#### Problem to solve:
Resume the forum thread about grammar and learning languages by writing on from its final post.

#### Source extract:
[Start]

I have no ability at all to read Russian. Even in translation, Russian novels give me trouble because the Russians have 15 different words for "Ivan" and every other proper noun.
I never found English more confusing than when I got to middle/high school-y English classes and suddenly had to learn about English grammar. Using it was easy as anything, but I think having to learn all the various tenses/etc. made me worse at writing for a while because 'just going with what feels right' got trickier. I learned way more about English grammar in French class, I think, which didn't have that obstacle (which meant that for years I remembered the French words for the equivalent English tenses and it caused all sorts of trouble*). I'm guessing the same would be true of people who had grown up speaking conversational Latin, with all the same endless lists of rules/declensions/etc.
One thing that I've always wondered with the more convoluted (grammatical/structural) languages is how they got that way in the first place. It's easy to see how a language would get less fussy over time (like with Homeric - Attic - Koine Greek), because things get a bit looser, words get contracted, and so on. And also it's not hard to see how you get bizarro Frankenstein's monster type languages like English where a whole bunch of other languages get mashed up into one and it starts mutating. But what's the mechanism that gets you from something simple/messy/whatever we start with to something fussy and structural?
*"Oh - I think here in this sentence you should be using the futur anterieur." "...what?"
This thread, minus the sex jokes, is basically casual breakfast table chit chat from my kid. Smart and interested teenagers can be exhausting. Sometimes a parent just wants a cup of coffee without a disquisition on comparative declensions.

[End]

#### Given entries:
[Start]

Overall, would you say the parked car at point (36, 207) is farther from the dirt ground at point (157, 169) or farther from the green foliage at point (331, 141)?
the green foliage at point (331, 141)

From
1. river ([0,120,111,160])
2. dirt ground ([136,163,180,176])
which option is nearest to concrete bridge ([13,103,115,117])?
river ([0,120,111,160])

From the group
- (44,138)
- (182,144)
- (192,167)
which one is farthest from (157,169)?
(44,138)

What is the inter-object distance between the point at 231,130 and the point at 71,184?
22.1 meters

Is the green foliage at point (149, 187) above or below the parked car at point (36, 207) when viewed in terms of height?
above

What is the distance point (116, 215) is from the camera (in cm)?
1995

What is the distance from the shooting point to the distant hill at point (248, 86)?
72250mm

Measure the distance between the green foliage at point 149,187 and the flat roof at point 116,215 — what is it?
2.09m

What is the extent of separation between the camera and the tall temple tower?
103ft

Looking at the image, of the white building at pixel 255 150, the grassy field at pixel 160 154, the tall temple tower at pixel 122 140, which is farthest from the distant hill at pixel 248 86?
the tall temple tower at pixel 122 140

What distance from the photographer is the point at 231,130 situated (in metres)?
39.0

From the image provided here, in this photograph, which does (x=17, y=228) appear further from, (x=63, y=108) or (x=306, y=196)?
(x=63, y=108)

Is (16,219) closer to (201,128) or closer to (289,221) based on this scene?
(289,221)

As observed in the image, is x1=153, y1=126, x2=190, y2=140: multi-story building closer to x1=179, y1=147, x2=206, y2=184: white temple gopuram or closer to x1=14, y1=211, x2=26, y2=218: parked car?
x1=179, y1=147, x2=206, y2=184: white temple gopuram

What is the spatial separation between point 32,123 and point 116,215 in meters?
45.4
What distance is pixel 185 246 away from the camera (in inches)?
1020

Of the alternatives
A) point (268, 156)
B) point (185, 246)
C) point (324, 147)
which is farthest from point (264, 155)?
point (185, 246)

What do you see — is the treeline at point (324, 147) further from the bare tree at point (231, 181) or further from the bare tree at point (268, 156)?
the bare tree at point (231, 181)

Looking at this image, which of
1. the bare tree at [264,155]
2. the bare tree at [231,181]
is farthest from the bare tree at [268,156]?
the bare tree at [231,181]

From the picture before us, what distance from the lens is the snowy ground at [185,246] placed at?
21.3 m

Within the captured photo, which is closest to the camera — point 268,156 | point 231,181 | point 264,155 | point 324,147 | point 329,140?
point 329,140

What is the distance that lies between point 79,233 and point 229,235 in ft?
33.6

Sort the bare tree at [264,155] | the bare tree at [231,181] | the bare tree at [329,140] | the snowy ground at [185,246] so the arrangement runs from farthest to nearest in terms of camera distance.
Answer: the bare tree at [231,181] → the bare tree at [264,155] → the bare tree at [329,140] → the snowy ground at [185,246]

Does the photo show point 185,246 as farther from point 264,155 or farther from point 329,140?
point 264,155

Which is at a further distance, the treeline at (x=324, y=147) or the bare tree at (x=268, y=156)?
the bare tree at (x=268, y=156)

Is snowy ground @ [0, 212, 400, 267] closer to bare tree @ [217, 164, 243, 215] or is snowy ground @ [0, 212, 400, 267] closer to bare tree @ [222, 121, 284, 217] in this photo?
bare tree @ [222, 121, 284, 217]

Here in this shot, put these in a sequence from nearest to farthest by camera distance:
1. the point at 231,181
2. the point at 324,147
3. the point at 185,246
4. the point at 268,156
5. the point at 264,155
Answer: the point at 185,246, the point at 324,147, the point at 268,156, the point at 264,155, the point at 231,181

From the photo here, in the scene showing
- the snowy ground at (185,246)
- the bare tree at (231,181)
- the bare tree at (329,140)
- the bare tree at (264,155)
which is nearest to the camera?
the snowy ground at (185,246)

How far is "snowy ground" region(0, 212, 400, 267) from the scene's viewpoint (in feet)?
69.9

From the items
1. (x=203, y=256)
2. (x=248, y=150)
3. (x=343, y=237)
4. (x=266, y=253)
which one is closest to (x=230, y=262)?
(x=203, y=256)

[End]
[Start]

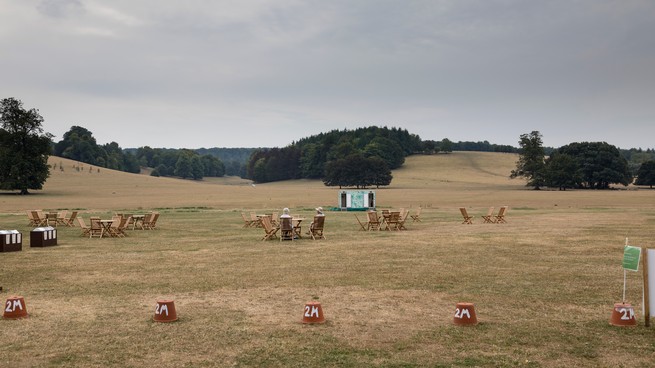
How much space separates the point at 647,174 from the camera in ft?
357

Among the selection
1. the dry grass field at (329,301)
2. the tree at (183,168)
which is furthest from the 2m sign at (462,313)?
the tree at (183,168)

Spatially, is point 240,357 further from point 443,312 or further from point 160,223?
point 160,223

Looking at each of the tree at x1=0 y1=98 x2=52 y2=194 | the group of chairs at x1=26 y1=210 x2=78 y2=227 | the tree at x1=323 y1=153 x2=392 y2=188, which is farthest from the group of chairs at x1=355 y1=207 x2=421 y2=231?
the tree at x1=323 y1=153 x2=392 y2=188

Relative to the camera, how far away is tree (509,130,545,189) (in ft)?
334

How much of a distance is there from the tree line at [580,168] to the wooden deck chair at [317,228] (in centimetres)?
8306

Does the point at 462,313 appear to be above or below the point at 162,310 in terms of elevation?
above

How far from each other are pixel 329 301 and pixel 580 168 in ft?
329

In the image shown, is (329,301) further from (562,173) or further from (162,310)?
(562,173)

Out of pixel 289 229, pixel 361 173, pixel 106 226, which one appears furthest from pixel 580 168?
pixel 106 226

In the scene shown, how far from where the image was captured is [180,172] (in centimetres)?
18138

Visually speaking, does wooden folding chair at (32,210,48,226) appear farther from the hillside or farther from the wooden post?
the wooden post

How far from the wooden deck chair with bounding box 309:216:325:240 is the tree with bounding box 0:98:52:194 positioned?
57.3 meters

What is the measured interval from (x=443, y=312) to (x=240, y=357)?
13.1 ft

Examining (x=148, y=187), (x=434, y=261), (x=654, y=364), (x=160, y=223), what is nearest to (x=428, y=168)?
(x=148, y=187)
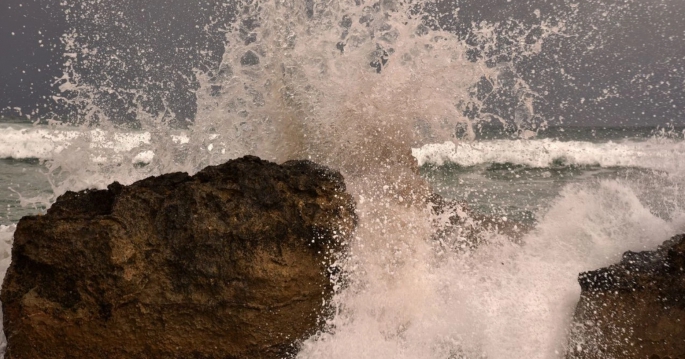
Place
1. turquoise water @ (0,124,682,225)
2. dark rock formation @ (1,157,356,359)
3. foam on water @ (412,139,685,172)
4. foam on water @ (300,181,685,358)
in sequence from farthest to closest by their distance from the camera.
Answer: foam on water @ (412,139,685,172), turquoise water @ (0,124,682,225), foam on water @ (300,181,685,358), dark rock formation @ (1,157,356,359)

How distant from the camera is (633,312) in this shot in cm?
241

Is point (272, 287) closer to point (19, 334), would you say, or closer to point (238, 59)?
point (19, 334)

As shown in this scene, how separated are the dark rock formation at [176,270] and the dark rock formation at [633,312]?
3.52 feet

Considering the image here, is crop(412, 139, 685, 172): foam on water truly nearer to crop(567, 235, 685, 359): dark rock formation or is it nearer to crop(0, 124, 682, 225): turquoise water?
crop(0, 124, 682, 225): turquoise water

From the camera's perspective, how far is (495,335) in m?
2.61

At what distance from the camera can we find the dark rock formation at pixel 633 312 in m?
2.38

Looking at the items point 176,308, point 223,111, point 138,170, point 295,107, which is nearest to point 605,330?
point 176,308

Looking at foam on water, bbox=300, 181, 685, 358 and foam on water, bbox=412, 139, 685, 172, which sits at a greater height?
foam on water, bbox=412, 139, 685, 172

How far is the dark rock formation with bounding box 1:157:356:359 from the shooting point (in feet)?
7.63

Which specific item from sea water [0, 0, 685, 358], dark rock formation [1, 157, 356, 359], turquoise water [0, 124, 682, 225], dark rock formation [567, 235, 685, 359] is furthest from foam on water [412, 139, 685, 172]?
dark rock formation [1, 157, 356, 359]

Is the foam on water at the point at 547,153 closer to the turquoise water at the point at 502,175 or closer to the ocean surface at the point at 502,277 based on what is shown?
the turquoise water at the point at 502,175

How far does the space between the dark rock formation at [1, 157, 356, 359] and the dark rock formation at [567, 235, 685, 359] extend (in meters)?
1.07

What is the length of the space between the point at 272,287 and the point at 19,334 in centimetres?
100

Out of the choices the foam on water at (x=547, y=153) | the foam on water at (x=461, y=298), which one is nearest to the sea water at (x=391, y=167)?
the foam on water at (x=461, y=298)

[End]

#### Written answer:
I'm pretty sure I've mentioned here before that I could speak very plausible sounding French before I had the commensurate vocabulary. Including sounding as if I really could manipulate various verb tenses. But for a while I just used various English words run through the French pronunciation generator in my head and delivered with confidence, causing occasional consternation in my French interlocutors. I've always chalked it up to musical training - tell me I need to make sound x and I'll make sound x.
64.2: Like the proverbial joke of the guy that's claiming to speak French, when he's just speaking English with a phony French accent?
I could speak very plausible sounding French before I had the commensurate vocabulary
Yeah, I knew someone in a similar position who said she came across as "dim-witted native speaker" rather than "reasonably competent foreigner". It sounded maddening.
I don't speak French, but I did once get mistaken for a French person while conversing in German. I must have been overdoing the r's and ü's somehow.
Do I really have to google the ASL for cunnilingus now?
Yes! NOW! Lives are at stake, and the clock is ticking.
I have been taken for German in Spain, which was not a great career move.
On the other hand, a friend who was working in Norway once decided, with an English speaking colleague, to practice their rudimentary Norwegian by talking to each other in it. So they were sitting in a pub, chatting away in Norwegian, but dropping in English words where they didn't know them, and the locals didn't recognise what they were speaking as bad Norwegian, but kept asking them what language it was.
My mother had that problem as a flight attendant -- never got more than a primitive vocabulary/grasp of grammar in French or Italian, but in forty years of weekly flights got very easily fluent in guide-book phrases and had a respectable accent, so she'd get into interactions where people thought she was fluent.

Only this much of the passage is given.